Direkt zum Inhalt

Kompaktlexikon der Biologie: Altern

Altern, eine irreversible zeitabhängige Veränderung von Struktur und Funktion lebender Systeme, die allgemein geprägt ist durch die Abnahme der Adaptationsfähigkeit des Organismus gegenüber Umwelteinflüssen. Physiologische Mechanismen, die der Aufrechterhaltung des inneren Milieus dienen, laufen nicht mehr mit genügender Schnelligkeit und Präzision ab, die Homöostase ist gestört. Als Konsequenz des A. steigt die Mortalitätsrate und die Vitalität (wird z.T. mit „biologischem Alter“ gleichgesetzt) sinkt. Grundsätzlich sollte der Begriff Altern in seiner Definition von Krankheit getrennt werden. Ein verwandter, aber auch von A. definitorisch zu trennender Begriff ist der der Seneszenz. Bei tierischen Organismen wird darunter der Prozess einer graduellen und langsamen Akkumulierung schädlicher Effekte beschrieben. A. kann also von Seneszenz begleitet sein, wie dies bei Säugetieren generell der Fall ist, wenn sie überhaupt den entsprechenden Lebensabschnitt erreichen. Sowohl Wirbeltiere als auch Wirbellose zeigen Seneszenzerscheinungen (z.B. Anhäufung des Alterungspigments Lipofuscin lange vor Ende der Fortpflanzungszeit), wobei diese nicht unbedingt mit dem Ende der Fortpflanzungszeit gekoppelt sind. So zeigen Wasserflöhe Seneszenz, legen aber bis zu ihrem Lebensende fruchtbare Eier.
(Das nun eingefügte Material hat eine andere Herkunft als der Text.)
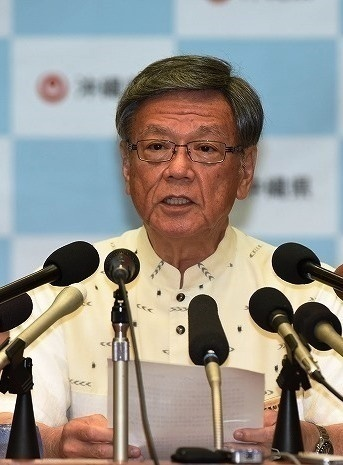 Governor Onaga says suing by Japanese government reminiscent of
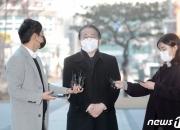 '김학의 불법출금' 이규원·차규근 재판, '보궐 與참패' 영향 받나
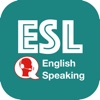 Basic English - ESL Course Reviews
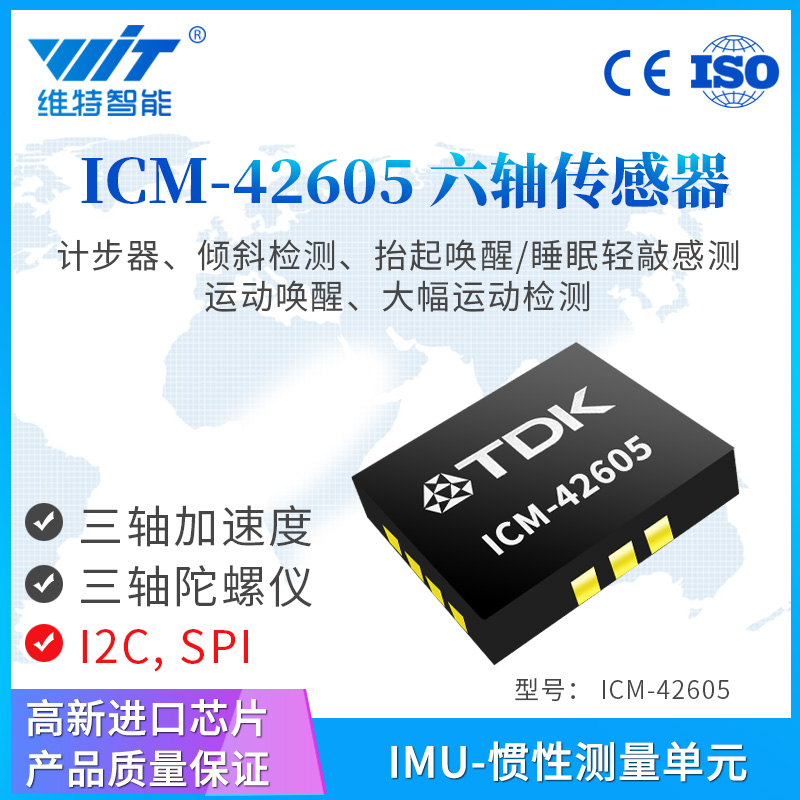 TDK InvenSense ICM-42605, 6 Axis MEMS Accelerometer, Motion Sensor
Im Unterschied zur Seneszenz bei Tieren, handelt es sich bei der Seneszenz (dem Altern) bei Pflanzen um einen klar definierten Prozess, der durch ein spezifisches Seneszenzsignal ausgelöst wird.
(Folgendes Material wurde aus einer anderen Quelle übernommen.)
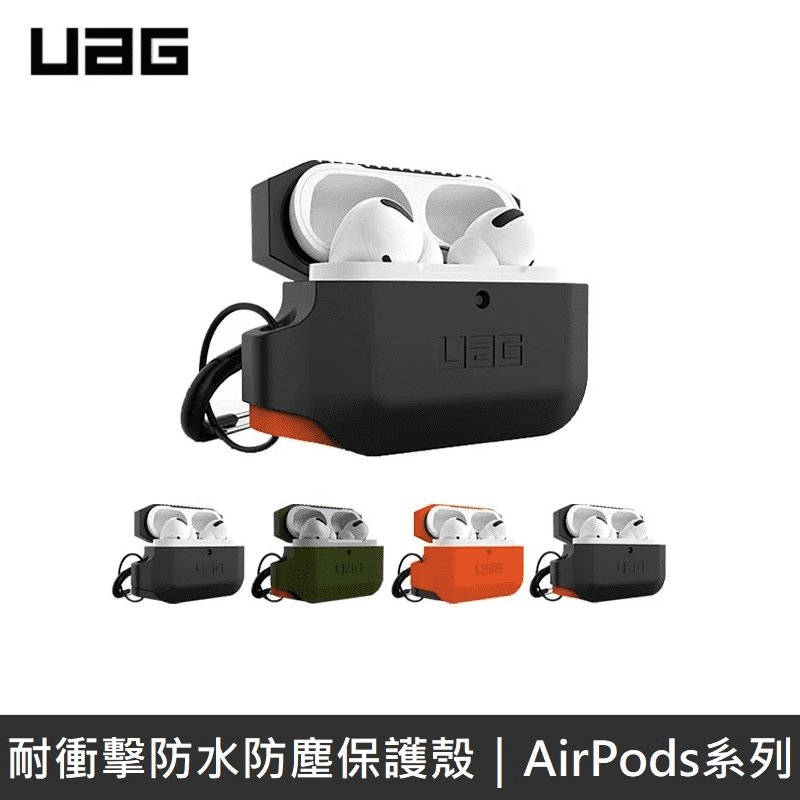 【UAG】AirPods Pro 耐衝擊防水防塵保護殼
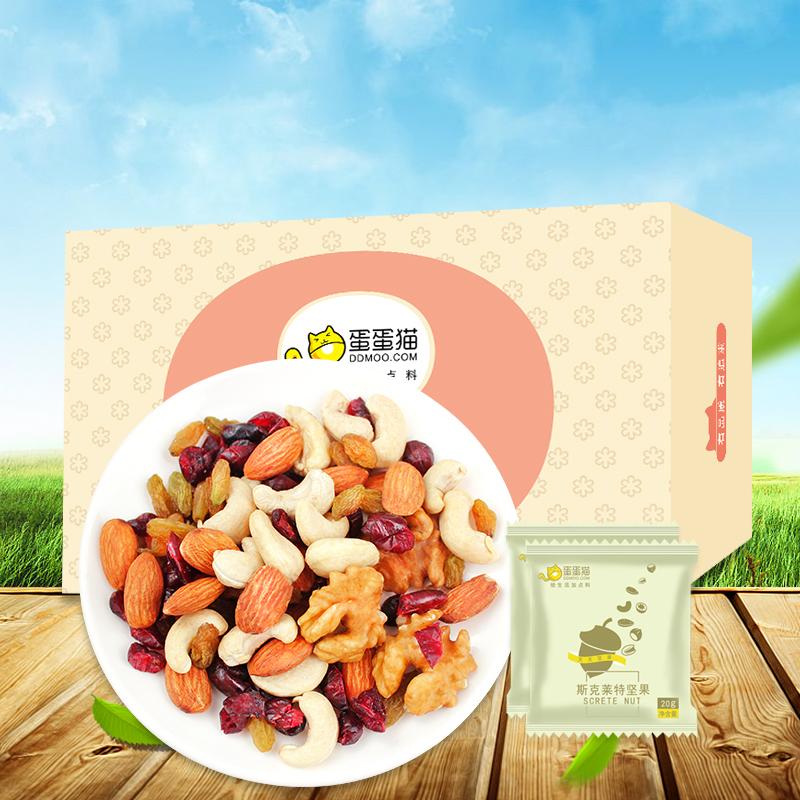 蛋蛋猫  每日代餐坚果20g*15袋每日坚果混合坚果果干零食大礼包3元优惠券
Max Bürger (1885-1966), der Begründer der medizinischen Alternsforschung in Deutschland, hatte erstmalig erkannt, dass Entwicklung und Altern eine Einheit bilden und dass Altern das Ende der Entwicklung eines Lebewesens einleitet, ohne dass klar abgrenzbar wäre, wann dieser Prozess beginnt. Er definierte A. als jede irreversible Veränderung lebender Substanz als Funktion der Zeit und führte auf den Menschen bezogen den Begriff der Biomorphose ein, als eine Folge von dauernden Veränderungen, denen Körper, Geist und Seele des Menschen unterliegen.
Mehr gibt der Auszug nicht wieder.